たしかにアタシはクレージーキャッツやドリフターズが好きですが、各人が楽器を持っての音楽コントをやるグループが好きなのかって言われると、なんとなく違和感があるし、ましてや「今の人ももっと音楽コントやれよ」なんて話なわけがありません。
年代的に当たり前ですが、アタシはクレージーやドリフの音楽コントを生で見たことはありません。こういった音楽コントってナマで見てナンボだと思うわけで、クレージーもドリフも、少ないながらもいくつか映像として音楽コントは残っていますが、面白さより資料的価値の方が強い。

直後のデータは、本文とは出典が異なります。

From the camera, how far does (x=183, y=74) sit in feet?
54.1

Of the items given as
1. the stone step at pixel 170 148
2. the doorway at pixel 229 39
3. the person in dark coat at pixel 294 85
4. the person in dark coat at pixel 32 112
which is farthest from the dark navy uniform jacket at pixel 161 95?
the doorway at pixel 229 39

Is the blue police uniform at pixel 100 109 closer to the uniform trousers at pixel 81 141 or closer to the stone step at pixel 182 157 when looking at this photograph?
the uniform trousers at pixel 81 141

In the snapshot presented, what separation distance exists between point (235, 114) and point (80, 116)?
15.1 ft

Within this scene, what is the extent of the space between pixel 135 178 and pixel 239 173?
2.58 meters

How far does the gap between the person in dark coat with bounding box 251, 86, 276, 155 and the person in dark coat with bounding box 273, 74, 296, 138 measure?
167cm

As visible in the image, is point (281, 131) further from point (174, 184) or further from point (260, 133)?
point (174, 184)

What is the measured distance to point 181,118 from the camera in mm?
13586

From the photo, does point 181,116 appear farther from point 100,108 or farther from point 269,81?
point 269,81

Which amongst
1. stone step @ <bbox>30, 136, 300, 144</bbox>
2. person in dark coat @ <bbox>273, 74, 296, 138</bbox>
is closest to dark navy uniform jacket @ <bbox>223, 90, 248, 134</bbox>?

だからもしアタシに「音楽コントやってるんですよ!クレージーやドリフを目指しています!」と嬉々として語りかけてきたとしても、全然興味が持てないし、今の時代にそんなことやってどうするの?とすら思ってしまうはずです。
それより楽器が出来るんでしょ?笑いが好きなんでしょ?となったら、音楽コントなんかよりやることがあるような気がしてね。
フットボールアワーの後藤とかエハラマサヒロとか、彼らはギターを弾きますが、プロレベルかといえば疑問だけど、素人の中では相当レベルが高いように思う。いや、本気で練習すれば(つまりギターに専念すれば)、プロとしてステージに立てるだけのものがあると思っています。

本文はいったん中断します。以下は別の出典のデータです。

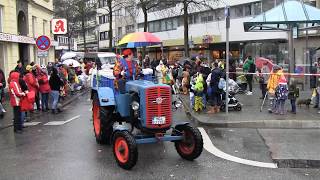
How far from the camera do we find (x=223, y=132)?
11359 mm

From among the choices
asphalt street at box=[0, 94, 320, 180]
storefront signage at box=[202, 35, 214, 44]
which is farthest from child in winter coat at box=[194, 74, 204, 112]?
storefront signage at box=[202, 35, 214, 44]

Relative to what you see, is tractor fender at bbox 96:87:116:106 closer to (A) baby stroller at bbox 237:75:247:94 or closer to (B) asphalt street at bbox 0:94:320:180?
(B) asphalt street at bbox 0:94:320:180

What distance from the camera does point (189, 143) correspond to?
8328 millimetres

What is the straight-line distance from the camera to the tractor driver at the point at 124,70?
9312mm

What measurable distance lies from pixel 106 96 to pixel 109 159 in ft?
5.10

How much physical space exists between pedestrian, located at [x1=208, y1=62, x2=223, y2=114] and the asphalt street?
7.31 ft

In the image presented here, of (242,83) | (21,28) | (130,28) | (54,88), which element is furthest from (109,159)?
(130,28)

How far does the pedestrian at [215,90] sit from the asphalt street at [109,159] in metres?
2.23

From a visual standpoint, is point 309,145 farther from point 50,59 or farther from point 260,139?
point 50,59

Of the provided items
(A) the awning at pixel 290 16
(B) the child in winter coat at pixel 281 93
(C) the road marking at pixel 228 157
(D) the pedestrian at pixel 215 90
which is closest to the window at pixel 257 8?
(A) the awning at pixel 290 16

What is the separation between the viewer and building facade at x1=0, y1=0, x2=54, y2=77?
2322 centimetres

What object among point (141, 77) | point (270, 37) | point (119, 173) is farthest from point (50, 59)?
point (119, 173)

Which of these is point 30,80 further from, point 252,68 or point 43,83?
point 252,68

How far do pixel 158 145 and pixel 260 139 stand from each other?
2.41 m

じゃあ彼らがコミックバンドをやればってのは、何度も書くけど、違う。でも「楽器が出来る人だからこそ出来る笑い」があると思うのですね。
ここで「8時だョ!全員集合」の学校コント一景
いかりや先生「はいこの問題がわかる人!」
加藤「ハイ!ハイハイハイ!!!」
いかりや先生「では加藤くん」
加藤「わかりません!」
こんなもん、文字で読んでも面白くもなんともない。面白がれる人がいるとするなら、いかりや長介と加藤茶のやりとりが脳内再生できる人だけでしょう。
こんなギャグが何故成立するかといえば、完全に音楽として成立しているからなんですね。
いかりや長介はこの一景になると、テンポを落として喋り出す。また極端に抑揚をつけずに喋ってる。
ここにハイテンポでテンションを上げた加藤が切り込んでくる。にもかかわらずいかりや長介は最初のセリフと同様のテンポで返す。
この音楽的なやりとりで、笑いを生む「お膳立て」は完璧になった。
ここで笑いを誘発できるかは最後の加藤のセリフにかかっているのですが、オチの「わかりません!」、このセリフを発し始める呼吸こそ「楽器が出来る人ならばこそ」なんですね。
今の時代、ネタをクオリティやテンションの高低を落差を使ったギャグのクオリティは上がったと思うけど、タイミングだけのギャグのクオリティだけは下がったと思う。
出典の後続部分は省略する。